Looking down on the jawbone myself, however, left me confused. I thought sperm whales had teeth. Melville writes in Moby Dick about sketches of whales “graven by the fishermen on Sperm Whale teeth.”This old bone was toothless.

I emailed eight photos of it to Michael J. Moore, a veterinary scientist at the Woods Hole Oceanographic Institution who recently published We Are All Whalers: The Plight of Whales and Our Responsibility (University of Chicago Press, 2021). “Sperm whale bones each have a row of teeth sockets – maybe 1.5” diameter and 3” deep,” he wrote back. “Not a sperm whale. Way too long too.”

So, the jawbone comes from what kind of whale? “It is the lower jawbone, or mandible, of a baleen whale,” Moore said. “Hard to get a sense of size from the photos, but it is either a humpback, sei, or fin whale most likely.”
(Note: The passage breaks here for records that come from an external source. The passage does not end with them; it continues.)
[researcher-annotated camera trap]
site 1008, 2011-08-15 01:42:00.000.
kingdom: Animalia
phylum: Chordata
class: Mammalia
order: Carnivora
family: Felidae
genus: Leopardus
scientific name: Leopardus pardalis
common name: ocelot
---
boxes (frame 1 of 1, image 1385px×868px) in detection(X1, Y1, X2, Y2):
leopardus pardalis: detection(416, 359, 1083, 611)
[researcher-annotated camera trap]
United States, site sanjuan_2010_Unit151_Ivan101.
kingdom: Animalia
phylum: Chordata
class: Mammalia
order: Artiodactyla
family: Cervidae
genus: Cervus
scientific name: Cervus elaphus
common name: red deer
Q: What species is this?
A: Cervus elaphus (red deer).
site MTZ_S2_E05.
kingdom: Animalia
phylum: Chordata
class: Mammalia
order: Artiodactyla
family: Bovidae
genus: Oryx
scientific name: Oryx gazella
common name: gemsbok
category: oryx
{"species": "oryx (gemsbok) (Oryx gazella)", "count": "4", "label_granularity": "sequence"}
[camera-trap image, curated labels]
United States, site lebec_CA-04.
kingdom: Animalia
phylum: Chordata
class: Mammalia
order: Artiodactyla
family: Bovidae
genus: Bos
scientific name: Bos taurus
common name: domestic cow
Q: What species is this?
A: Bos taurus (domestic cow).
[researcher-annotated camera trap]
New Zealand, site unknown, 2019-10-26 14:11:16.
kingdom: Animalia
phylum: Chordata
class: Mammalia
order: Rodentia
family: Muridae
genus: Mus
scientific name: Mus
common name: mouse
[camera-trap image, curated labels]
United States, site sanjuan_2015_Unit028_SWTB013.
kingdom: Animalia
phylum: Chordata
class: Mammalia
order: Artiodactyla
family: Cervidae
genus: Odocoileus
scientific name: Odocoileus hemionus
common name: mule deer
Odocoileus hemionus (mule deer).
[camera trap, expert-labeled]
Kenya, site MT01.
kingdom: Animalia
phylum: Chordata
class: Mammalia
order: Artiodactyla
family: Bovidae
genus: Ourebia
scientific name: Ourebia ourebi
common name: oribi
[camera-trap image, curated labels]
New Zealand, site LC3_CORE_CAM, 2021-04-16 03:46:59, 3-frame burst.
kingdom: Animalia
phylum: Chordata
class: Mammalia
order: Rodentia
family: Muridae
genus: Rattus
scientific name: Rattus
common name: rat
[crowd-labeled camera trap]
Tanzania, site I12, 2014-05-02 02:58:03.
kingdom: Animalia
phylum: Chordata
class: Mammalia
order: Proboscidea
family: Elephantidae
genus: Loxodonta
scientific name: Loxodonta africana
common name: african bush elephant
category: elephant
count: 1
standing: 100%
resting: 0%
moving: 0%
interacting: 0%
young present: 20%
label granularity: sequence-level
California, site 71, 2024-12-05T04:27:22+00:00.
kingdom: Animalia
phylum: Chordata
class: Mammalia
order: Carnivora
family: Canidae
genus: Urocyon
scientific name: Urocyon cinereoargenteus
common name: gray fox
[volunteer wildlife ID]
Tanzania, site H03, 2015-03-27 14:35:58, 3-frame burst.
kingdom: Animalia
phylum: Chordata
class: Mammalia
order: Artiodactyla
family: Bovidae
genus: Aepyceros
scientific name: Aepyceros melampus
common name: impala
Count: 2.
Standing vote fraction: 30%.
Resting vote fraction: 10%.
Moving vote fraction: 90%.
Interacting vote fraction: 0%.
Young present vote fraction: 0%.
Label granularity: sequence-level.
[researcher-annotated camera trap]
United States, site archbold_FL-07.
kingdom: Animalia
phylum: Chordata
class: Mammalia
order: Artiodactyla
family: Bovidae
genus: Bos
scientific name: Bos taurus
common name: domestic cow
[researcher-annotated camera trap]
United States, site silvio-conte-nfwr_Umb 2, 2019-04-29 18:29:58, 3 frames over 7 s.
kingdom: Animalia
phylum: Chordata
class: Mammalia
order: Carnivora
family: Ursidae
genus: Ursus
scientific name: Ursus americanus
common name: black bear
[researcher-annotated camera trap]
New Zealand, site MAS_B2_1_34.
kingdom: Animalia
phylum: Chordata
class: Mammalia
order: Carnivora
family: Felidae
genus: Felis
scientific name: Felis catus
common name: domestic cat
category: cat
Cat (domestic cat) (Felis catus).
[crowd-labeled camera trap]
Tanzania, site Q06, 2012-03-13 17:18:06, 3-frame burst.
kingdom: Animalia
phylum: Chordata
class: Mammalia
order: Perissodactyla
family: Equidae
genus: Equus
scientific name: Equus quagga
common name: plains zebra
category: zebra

I think of Gentle’s description of the Islanders who wanted to cash in on the insides of what they thought was a sperm whale, but was not: “It was like the gold rush.” And, in turn, I think of a young Mark Twain moving west to the Nevada Territory after hearing stories about prospectors making fortunes. Instead of gold, Twain discovered only quartz with flecks of mica and pyrite, known as fool’s gold.

The decaying innards of the alleged sperm whale were the Vineyarders’ fool’s gold. The June 11, 1954, Vineyard Gazette reports biologist Harry Turner of the Oceanographic Institution determined that the so-called ambergris was “completely different” from real ambergris. The article offers an intriguing theory: the South Beach whale’s remains were all that was left of a whale that washed up on the Rhode Island shore and was “towed back to sea” and “blown up by the Coast Guard.”

Regardless of the whale’s origin, I greatly admire Creato’s restoration of the jawbone, which has been on display outside the Katama Airfield snack bar for the past seventy years. The bone is brittle and broken, made worse by seven decades of exposure, but an object from nature of beauty. It is a tribute to Steve Gentle Sr. and others who bothered to lug it up from the beach on an old weapons carrier and preserve it. (Though it is now illegal to keep a whale bone, it was not at the time.) It is also a reminder of Martha’s Vineyard history, both in the mid-nineteenth century, when whaling was key to the local economy, and in the mid twentieth, when money was so hard to come by on the Island that a dead leviathan could draw droves of locals to the beach with shovels and sacks.

I can’t wait to see Creato install the restored whale jawbone, standing tall like a monument to Martha’s Vineyard, at the entrance to Katama Airfield.